Leidenschaft – sie ist nicht nur eine alles verzehrende Glut, hat viele Farben. Gustav Mahlers Rückert-Lieder, die nicht als geschlossener Zyklus angelegt sind, ordnete Jörg Pitschmann so, daß sie einerseits auf das zweite große Werk des Abends, Anton Bruckners fünfte Sinfonie, zuliefen, andererseits aber keine allzu simple Tendenz in der Stimmung (von »hell« nach »dunkel«) entstand. So blieb »Blicke mir nicht in die Lieder« noch ein wenig (versteckt) schelmisch. Der innewohnenden Lockung bewahrte Leonora Weiß-del Rio bis zur Schlußzeile (»Nasche du!«) das geheimnisvolle, um gleich darauf die Leidenschaft der Liebe bebend auszudrücken: »Ich atmet‘ einen linden Duft« erzählt nicht von Zusammentreffen, Erfüllung oder Kuß, sondern vom Duft der Linde, der sich subtil mit der Liebe verbindet – solche Schwebungen wurden am Donnerstag in der Nikolaikirche spürbar. »Um Mitternacht« erfuhr eine tragische, immer weiter sinkende Tiefe. Gerade das berührte – nach dem dritten der Lieder gab es spontanen Zwischenapplaus.

Jörg Pitschmann hatte hier längst begonnen, die instrumentalen Farben des Orchesters auszuleuchten und begleitete in unterschiedlichen instrumentalen Kombinationen – hierin trafen sich Mahler und Bruckner – den Wandel der Gefühle. Diese Bewahrung ging so weit, daß das Klavier (in der Partitur tatsächlich als Alternative vorgesehen) die Harfe, die man sonst meist hört, kongenial ersetzte. Aber auch die Holzbläser (Oboengruppe) fand immer wieder in sinnliche Duette mit der Sopranistin. »Liebst du um Schönheit« war das sicherlich innigste, zärtlichste der Lieder, bevor mit »Ich bin der Welt abhanden gekommen« der Moment der Abwendung (wie sich auflösender Dunst) dargestellt war. Nach kurzer Pause setzte ein herzlicher, langanhaltender Applaus ein – gern lassen die Freiberger ihre Sopranistin wohl nicht gehen.

Anton Bruckners fünfte Sinfonie ist ein musikalisches Monument. Doch keines, das – trotz typischer »Brucknerblöcke« – wie ein unbeweglicher, einnehmender Riese im Raum steht, sondern eines, das viele Facetten offenbart. Gerade die Fünfte ist voller kontrapunktischer Bezüge, die Ecksätze wiederum sind von Choralthemen durchzogen, die der Komponist in verschiedenen Instrumentengruppen erblühen läßt. Dem Pfingstchoral des letzten Satzes hatte die Mittelsächsische Philharmonie bereits am Beginn eine erfrischende Intrada vorausgeschickt und den Schlußchoral »Gloria sei dir gesungen« aus der Bach-Kantate »Wachet auf, ruft uns die Stimme« (BWV 140) vom Blechbläserchor des Orchesters auf der Empore erklingen lassen.

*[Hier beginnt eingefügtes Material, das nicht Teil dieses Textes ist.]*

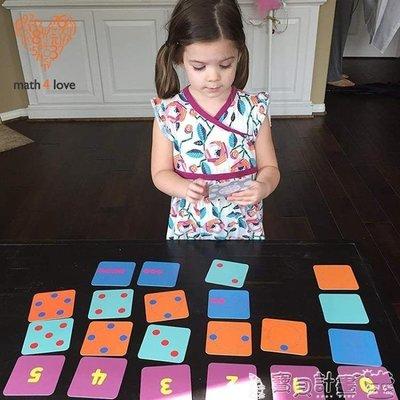 桌遊卡牌 MathForLo新款ve數學思維游戲桌游TI新NY POLKA DOT親子益智玩具JDSJ036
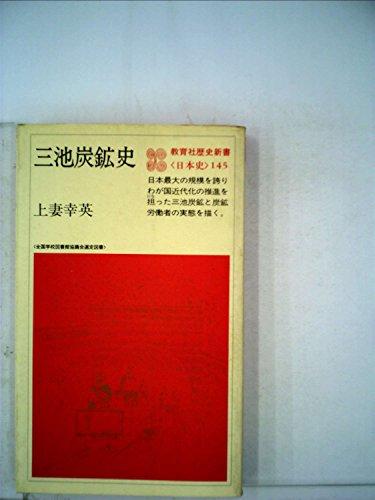 三池炭鉱史 (1980年) (教育社歴...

Jörg Pitschmann breitete noch einmal den ganzen Bruckner vor seinem Publikum aus – feine Pizzicato-Anfänge mit einsetzenden Singstimmen (immer wieder hob der GMD die Kantabilität heraus) waren dabei ebenso zu hören wie fragile, opake Momente des Verharrens (oder der Wandlung) und große, fugierte Instrumentengruppen, die sich – mit Stufenmaß – in wuchtige Tuttipassagen steigern konnten, punktuell durchsetzt mit packenden Energieschüben, wie im belebenden Tremolo der Violoncelli im dritten Satz. Den vierten krönten die herausgearbeiteten Fugenpassagen – fast hätte man zum Choral noch einen Chor erwartet! Noch einmal gab es langanhaltenden Applaus für den scheidenden GMD.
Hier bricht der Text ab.